Diffusion-based molecule conformer generation

Primary LanguagePythonOtherNOASSERTION

Cholesterol generation

Physics-informed generative model for drug-like molecule conformers

This package provides an implementation of the generative model as described by the article:

Requirements

This repository was tested with Python 3.10 and the following nonstandard packages:

Package Release
PyTorch 1.12.1   1.13.0   2.0.0   2.0.1
RDKit 2021.09.2   2022.09.5
sqlite3 2.6.0
NetworkX 2.4
NumPy 1.23.4
Pandas 1.3.5
tqdm 4.57.0

Generation

Single molecule

The generate_one.py script can be used to generate multiple conformers for a single molecule represented as an isomeric SMILES string. For example:

> ./generate_one.py "C([C@@H]([C@@H]1C(=C(C(=O)O1)O)O)O)O"

This should produce the output file output/output.sdf with contents that look something like the following:

Example 1

For best results, use isomeric SMILES, which provide explicit tetra chirality and cis/trans isomerism.

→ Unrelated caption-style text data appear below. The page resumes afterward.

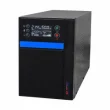ELTENA Intelligent 2000LT3 (внешние батареи 24В, ЗУ 10А) Источник бесперебойного питания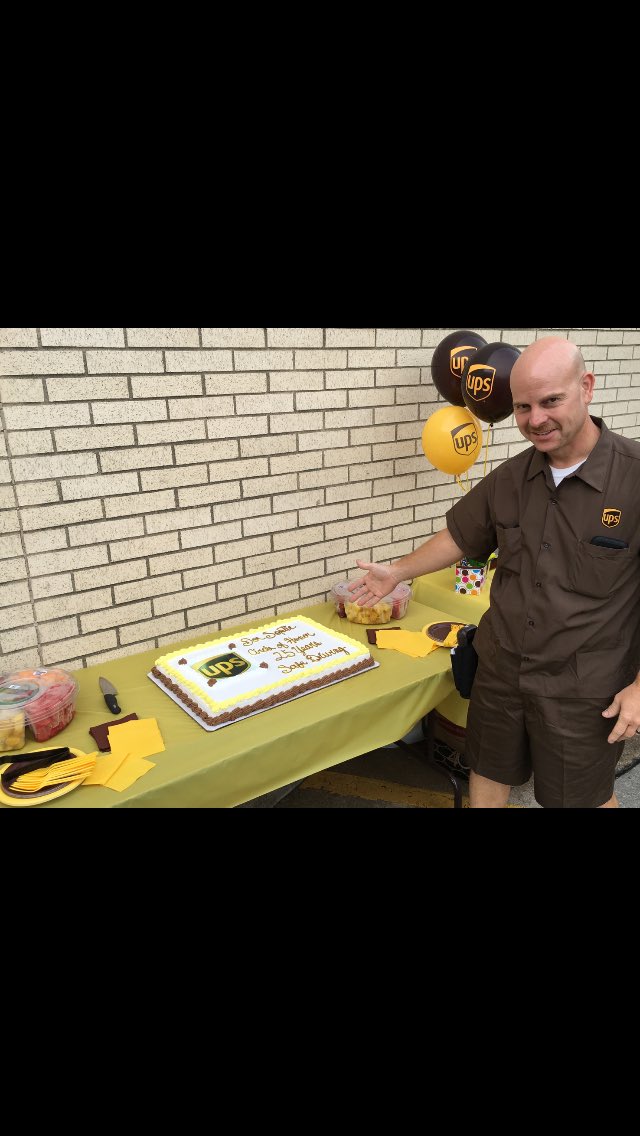 Roger Riddle tweet media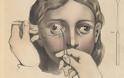Πώς γίνονταν οι χειρουργικές επεμβάσεις το 1840 - ΣΥΓΚΛΟΝΙΣΤΙΚΕΣ εικόνες από χειρουργεία ΧΩΡΙΣ ΑΝΑΙΣΘΗΤΙΚΟ... [photos] - Φωτογραφία 5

By default, the generator uses the model trained on QMugs, which is provided by this repository in the checkpoints directory. The model trained on GEOM-drugs is also available. Or you can train your own model (see instructions below).

By default, ten conformers are generated, using the CPU. Alternatives are available using command line options. Depending on hardware, employing a GPU could be faster, especially for a larger number of conformers or a particularly large molecule.

By default, only the final conformers are saved. The -trace option is provided if you wish to inspect intermediate solutions created during generation. Provide this option with a filename prefix, and the script will save a molecule file for each generated conformer that includes each step by appending an integer to the prefix. For example:

> ./generate_one.py "C([C@@H]([C@@H]1C(=C(C(=O)O1)O)O)O)O" --trace output/frame

produces ten files output/frame000.sdf, output/frame001.sdf, etc. The following is an animation created from an example of one of these files.

Example 2

If you want to use guided generation using the simple repulsive term as described in the article, apply the --repulsion option. This can be useful for some difficult examples, such as natamycin, which contains a macrocycle.

> ./generate_one.py "C[C@@H]1C/C=C/C=C/C=C/C=C/[C@@H](C[C@H]2[C@@H]([C@H](C[C@](O2)(C[C@H](C[C@@H]3[C@H](O3)/C=C/C(=O)O1)O)O)O)C(=O)O)O[C@H]4[C@H]([C@H]([C@@H]([C@H](O4)C)O)N)O" --repulsion 0.5

Example 3

Many molecules

The generate_many.py script can be used to generate multiple conformers for many molecules. The input should be a space-separated file containing one molecule per line with the first column the isomeric smiles and the second column a unique molecule name. The name is used to generate the output sdf files in the given directory.

> ./generate_many.py example.smi 
100%|████████████████████████████████████████████████████████████████| 3/3 [00:00<00:00, 921.89it/s]
> ls output
aspirin.sdf  viagra.sdf  vitamin_C.sdf

By default, ten conformers are generated for each molecule, using the CUDA library. Batching is used to generate molecules in parallel. Use the --batch option to increase or decrease the number of batched atoms to match the memory limitations of your hardware.

Training

Data preparation

The provided training code expects the input conformers to be in a standard format, stored in a sqlite3 database. The script build_source.py can be used to build a database. For QMugs and/or GEOM-drugs, download the source data, edit the script appropriately (to point to where you have stored the files), and then invoke it. Creating the database is a one-time step that will take a few hours, depending on the speed of your system.

Data set Download link
QMugs https://libdrive.ethz.ch/index.php/s/X5vOBNSITAG5vzM
GEOM-drugs https://dataverse.harvard.edu/api/access/datafile/4327252

The script is fairly simple and can be modified for other conformer sources.

Training

Training is performed using the train.py script.

> ./train.py data/qmugs.db

Depending on resources and the size of the dataset, training can take between a few hours or several days. A GPU or TPU is recommended. Adjust the batch size to match your memory resources. Performance may be limited by the speed of the file system containing the sqlite3 database. If you are in a hurry, using a portion of the dataset or fewer epochs will produce a useable model for experimentation, although accuracy may suffer to a degree.

Probing

Probing the structure of a model requires an example molecule and some careful accounting. An example is available in probe.ipynb.